| SUA TAREFA |
Digite novamente, do início ao fim e sem nenhuma alteração, o texto sobre as declarações de Bolsonaro.

| TEXTO DA PÁGINA |
* * *
O Globo / Folha de S. Paulo
O Brasil não precisa de mais esse rolo
Em apenas dois meses, Bolsonaro ameaçou não
realizar eleições, insultou senadores da CPI, disse que faltou maconha nos
protestos contra seu governo e queixou-se da Receita Federal por ter ido “com
muita sede ao pote” num projeto que não é dela, mas do ministro da Economia do
seu governo. É compreensível que uma pessoa capaz de acreditar que a cloroquina
remedeia a Covid-19 e que as vacinas são experimentais acredite em bizarrices.
Ex-aluno da Academia Militar das Agulhas Negras, somou -4 com +5, obteve um +9
e viu no desempenho econômico do seu governo “um milagre”: “É inacreditável”.
Atitudes inacreditáveis, porém pontuais, são uma coisa, mas presidente atacando seu vice publicamente é coisa perigosa, que, além de tudo, traz falta de sorte. Bolsonaro disse que seu vice, Hamilton Mourão, “por vezes atrapalha”. Comparou-o a um cunhado: “Você casa e tem de aturar (...), não pode mandar o cunhado embora”. Ao contrário do que acontece com seus cunhados, quem escolheu Mourão para vice foi ele. Aturá-lo faz parte da ordem constitucional.
* * *
| DADOS PARA ANÁLISE |
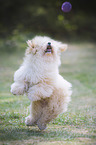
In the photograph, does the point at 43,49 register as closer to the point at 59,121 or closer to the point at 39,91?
the point at 39,91

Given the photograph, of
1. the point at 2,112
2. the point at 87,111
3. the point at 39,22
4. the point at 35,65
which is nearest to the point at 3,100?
the point at 2,112

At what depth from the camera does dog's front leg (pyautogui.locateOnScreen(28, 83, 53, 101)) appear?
13.7 feet

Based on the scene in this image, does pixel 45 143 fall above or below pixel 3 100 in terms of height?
below

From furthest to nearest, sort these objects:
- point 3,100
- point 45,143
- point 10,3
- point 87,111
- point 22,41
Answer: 1. point 10,3
2. point 22,41
3. point 3,100
4. point 87,111
5. point 45,143

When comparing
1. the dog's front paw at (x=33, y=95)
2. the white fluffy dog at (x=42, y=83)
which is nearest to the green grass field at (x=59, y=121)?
the white fluffy dog at (x=42, y=83)

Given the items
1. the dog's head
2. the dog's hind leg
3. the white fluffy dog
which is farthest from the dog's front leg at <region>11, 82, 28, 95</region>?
the dog's head

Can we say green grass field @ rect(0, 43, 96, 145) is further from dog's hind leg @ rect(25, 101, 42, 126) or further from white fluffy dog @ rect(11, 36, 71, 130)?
white fluffy dog @ rect(11, 36, 71, 130)

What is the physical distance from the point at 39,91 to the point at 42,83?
0.54ft

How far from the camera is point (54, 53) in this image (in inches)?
178

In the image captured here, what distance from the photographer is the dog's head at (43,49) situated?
4.41 meters

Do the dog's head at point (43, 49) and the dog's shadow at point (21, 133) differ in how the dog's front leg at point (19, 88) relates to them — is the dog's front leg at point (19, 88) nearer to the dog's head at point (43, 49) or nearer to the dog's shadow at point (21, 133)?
the dog's head at point (43, 49)

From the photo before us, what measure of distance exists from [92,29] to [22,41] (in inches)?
294

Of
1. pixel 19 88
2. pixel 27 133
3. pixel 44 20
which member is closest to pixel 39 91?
pixel 19 88

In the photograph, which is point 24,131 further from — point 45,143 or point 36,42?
point 36,42
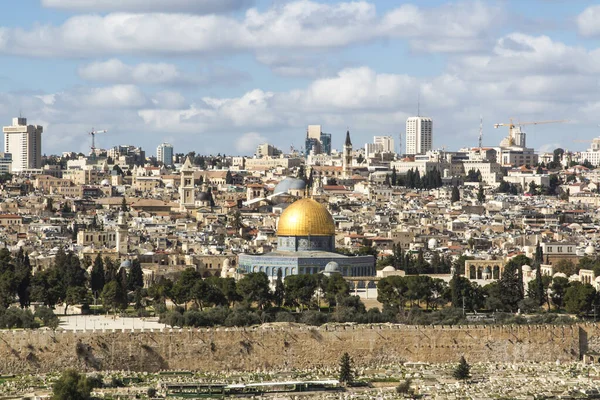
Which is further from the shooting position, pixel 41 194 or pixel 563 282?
pixel 41 194

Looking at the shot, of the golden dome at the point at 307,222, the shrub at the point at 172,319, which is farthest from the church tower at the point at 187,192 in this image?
the shrub at the point at 172,319

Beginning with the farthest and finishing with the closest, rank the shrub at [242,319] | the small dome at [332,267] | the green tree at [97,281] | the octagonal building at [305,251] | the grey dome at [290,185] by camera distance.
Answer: the grey dome at [290,185] < the octagonal building at [305,251] < the small dome at [332,267] < the green tree at [97,281] < the shrub at [242,319]

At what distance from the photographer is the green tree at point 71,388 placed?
4788 centimetres

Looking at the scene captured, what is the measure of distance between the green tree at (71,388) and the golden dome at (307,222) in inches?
1298

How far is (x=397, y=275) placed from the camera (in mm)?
76312

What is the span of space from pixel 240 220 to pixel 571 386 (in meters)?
67.0

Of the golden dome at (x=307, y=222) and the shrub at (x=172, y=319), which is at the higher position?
the golden dome at (x=307, y=222)

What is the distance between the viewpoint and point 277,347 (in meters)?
56.0

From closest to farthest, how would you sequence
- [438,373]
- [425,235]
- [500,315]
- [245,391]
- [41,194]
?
[245,391] → [438,373] → [500,315] → [425,235] → [41,194]

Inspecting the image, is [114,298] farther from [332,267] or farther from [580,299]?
[580,299]

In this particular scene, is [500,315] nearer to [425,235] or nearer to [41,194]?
[425,235]

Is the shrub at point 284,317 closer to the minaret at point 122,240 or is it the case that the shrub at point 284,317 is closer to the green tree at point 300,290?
the green tree at point 300,290

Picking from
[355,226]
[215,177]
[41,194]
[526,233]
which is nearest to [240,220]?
[355,226]

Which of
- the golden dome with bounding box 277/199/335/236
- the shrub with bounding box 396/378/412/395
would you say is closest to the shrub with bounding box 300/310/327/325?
the shrub with bounding box 396/378/412/395
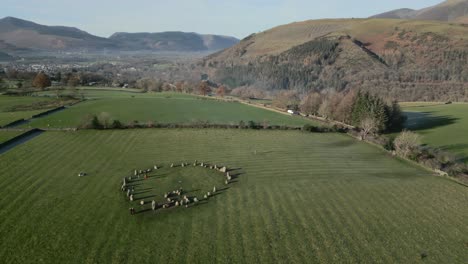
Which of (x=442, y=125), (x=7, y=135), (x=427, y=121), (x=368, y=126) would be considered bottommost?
(x=7, y=135)

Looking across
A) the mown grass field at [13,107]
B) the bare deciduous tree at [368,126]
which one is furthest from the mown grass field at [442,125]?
the mown grass field at [13,107]

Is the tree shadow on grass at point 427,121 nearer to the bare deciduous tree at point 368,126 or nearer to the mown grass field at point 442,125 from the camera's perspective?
the mown grass field at point 442,125

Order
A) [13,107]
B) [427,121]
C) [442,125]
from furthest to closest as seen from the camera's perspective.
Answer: [427,121] < [13,107] < [442,125]

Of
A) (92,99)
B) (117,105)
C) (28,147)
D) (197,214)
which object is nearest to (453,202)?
(197,214)

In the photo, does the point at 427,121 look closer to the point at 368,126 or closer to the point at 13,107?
the point at 368,126

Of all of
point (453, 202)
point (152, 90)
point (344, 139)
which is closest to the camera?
point (453, 202)

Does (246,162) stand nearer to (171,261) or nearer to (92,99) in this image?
(171,261)

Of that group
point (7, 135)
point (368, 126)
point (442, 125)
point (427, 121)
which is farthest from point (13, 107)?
point (442, 125)
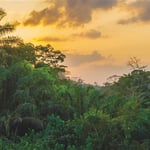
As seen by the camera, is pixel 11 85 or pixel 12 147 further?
pixel 11 85

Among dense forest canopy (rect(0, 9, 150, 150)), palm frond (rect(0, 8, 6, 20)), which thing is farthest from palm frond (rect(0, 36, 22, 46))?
palm frond (rect(0, 8, 6, 20))

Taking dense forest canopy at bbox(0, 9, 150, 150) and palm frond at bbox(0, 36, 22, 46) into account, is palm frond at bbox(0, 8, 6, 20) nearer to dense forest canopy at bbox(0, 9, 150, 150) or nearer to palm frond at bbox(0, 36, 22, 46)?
dense forest canopy at bbox(0, 9, 150, 150)

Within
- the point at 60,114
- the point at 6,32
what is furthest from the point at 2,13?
the point at 60,114

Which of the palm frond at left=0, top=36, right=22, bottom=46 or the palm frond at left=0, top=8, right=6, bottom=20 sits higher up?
the palm frond at left=0, top=8, right=6, bottom=20

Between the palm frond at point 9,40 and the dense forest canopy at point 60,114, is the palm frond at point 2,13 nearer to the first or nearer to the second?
the dense forest canopy at point 60,114

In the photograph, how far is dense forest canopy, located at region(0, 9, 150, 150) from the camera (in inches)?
770

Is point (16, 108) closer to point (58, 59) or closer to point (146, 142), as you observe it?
point (146, 142)

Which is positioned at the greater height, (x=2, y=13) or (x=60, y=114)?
(x=2, y=13)

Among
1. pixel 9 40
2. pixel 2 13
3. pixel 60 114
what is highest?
pixel 2 13

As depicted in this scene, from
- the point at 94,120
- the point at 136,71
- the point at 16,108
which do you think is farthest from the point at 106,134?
the point at 136,71

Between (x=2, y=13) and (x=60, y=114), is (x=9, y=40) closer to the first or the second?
(x=2, y=13)

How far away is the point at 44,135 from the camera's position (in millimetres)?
20938

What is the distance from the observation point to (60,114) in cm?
2312

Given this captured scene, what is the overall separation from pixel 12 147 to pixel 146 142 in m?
5.22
* * *
| SOLUÇÃO A SEGUIR |
O Globo / Folha de S. Paulo
O Brasil não precisa de mais esse rolo
Em apenas dois meses, Bolsonaro ameaçou não
realizar eleições, insultou senadores da CPI, disse que faltou maconha nos
protestos contra seu governo e queixou-se da Receita Federal por ter ido “com
muita sede ao pote” num projeto que não é dela, mas do ministro da Economia do
seu governo. É compreensível que uma pessoa capaz de acreditar que a cloroquina
remedeia a Covid-19 e que as vacinas são experimentais acredite em bizarrices.
Ex-aluno da Academia Militar das Agulhas Negras, somou -4 com +5, obteve um +9
e viu no desempenho econômico do seu governo “um milagre”: “É inacreditável”.
Atitudes inacreditáveis, porém pontuais, são uma coisa, mas presidente atacando seu vice publicamente é coisa perigosa, que, além de tudo, traz falta de sorte. Bolsonaro disse que seu vice, Hamilton Mourão, “por vezes atrapalha”. Comparou-o a um cunhado: “Você casa e tem de aturar (...), não pode mandar o cunhado embora”. Ao contrário do que acontece com seus cunhados, quem escolheu Mourão para vice foi ele. Aturá-lo faz parte da ordem constitucional.